§ **BRIEF**: Copy out the entire passage on executables and modules, word for word.

§ **PAGE**:
Executables and Modules
Operating systems need a way to load and execute bundles of code. On the 360 these are XEX files, which are packages that contain a bunch of resources detailing a game as well as an embedded PE-formatted EXE/DLL file containing the actual code. The emulator will then require a loader that can parse one of these files, extract the interesting content, and place it into memory. Any imports, like references to kernel methods implemented in the emulator, will be resolved and patched up and exports will be cataloged until later used. Finally the code can be submitted to the subsystem handling translation/JIT/etc for actual execution.
There are a few distinct components here:
This is fairly easy to do as the XEX file format is well documented and there are many tools out there that can load it. Basic documentation is available on the Free60 site but the best resource is working code and both the xextool_v01 and abgx360 code are great (although the abgx360 source is disgusting and ugly). Some things of note are that all metadata required by various Xbox API calls like XGetModuleSection are here, as well as fun things to pull out that the dashboard usually consumes like the game icon and title information.
PE (Portable Executable) Parsing
The PE file format is how Microsoft stores its binaries (equivalent to ELF on Unix) for both executables and dynamically linked libraries - the only difference between an EXE and a DLL is its extension, from a format perspective. Inside each XEX is a PE file in the raw. This is great, as the PE format is officially documented by Microsoft and kept up to date, and surprisingly they document the entire spec including the PowerPC variant.

§ **DATA SHOWN**:
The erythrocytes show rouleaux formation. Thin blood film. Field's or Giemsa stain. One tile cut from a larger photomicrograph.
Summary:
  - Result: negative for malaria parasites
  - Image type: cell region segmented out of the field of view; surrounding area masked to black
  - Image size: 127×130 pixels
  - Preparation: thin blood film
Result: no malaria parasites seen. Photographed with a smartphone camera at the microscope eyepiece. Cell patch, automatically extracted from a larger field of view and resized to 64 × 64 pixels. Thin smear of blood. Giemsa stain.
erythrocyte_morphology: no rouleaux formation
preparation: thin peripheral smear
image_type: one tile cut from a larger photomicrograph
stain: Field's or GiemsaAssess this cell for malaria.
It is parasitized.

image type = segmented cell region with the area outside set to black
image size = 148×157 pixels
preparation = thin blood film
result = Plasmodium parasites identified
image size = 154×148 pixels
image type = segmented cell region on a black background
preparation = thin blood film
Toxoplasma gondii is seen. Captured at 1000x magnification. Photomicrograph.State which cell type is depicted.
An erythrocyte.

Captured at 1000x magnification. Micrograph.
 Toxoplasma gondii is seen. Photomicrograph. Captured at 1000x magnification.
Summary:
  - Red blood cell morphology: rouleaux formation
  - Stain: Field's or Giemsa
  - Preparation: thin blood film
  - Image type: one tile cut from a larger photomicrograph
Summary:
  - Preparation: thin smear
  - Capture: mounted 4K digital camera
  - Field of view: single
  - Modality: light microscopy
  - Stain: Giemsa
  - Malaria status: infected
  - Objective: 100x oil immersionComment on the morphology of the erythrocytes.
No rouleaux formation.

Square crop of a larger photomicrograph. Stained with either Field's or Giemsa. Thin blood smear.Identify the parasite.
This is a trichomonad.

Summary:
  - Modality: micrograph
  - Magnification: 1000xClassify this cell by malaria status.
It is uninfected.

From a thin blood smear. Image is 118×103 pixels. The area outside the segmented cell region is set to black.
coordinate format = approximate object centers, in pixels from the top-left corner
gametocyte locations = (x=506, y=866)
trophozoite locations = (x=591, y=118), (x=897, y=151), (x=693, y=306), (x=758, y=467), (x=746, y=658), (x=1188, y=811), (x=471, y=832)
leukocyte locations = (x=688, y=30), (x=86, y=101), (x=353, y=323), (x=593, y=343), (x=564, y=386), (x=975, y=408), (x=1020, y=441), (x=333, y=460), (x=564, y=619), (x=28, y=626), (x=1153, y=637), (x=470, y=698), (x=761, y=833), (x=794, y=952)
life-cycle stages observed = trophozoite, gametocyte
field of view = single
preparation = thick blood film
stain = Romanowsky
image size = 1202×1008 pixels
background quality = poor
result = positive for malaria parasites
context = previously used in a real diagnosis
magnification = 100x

§ **CORRECT ANSWER**:
Executables and Modules
Operating systems need a way to load and execute bundles of code. On the 360 these are XEX files, which are packages that contain a bunch of resources detailing a game as well as an embedded PE-formatted EXE/DLL file containing the actual code. The emulator will then require a loader that can parse one of these files, extract the interesting content, and place it into memory. Any imports, like references to kernel methods implemented in the emulator, will be resolved and patched up and exports will be cataloged until later used. Finally the code can be submitted to the subsystem handling translation/JIT/etc for actual execution.
There are a few distinct components here:
This is fairly easy to do as the XEX file format is well documented and there are many tools out there that can load it. Basic documentation is available on the Free60 site but the best resource is working code and both the xextool_v01 and abgx360 code are great (although the abgx360 source is disgusting and ugly). Some things of note are that all metadata required by various Xbox API calls like XGetModuleSection are here, as well as fun things to pull out that the dashboard usually consumes like the game icon and title information.
PE (Portable Executable) Parsing
The PE file format is how Microsoft stores its binaries (equivalent to ELF on Unix) for both executables and dynamically linked libraries - the only difference between an EXE and a DLL is its extension, from a format perspective. Inside each XEX is a PE file in the raw. This is great, as the PE format is officially documented by Microsoft and kept up to date, and surprisingly they document the entire spec including the PowerPC variant.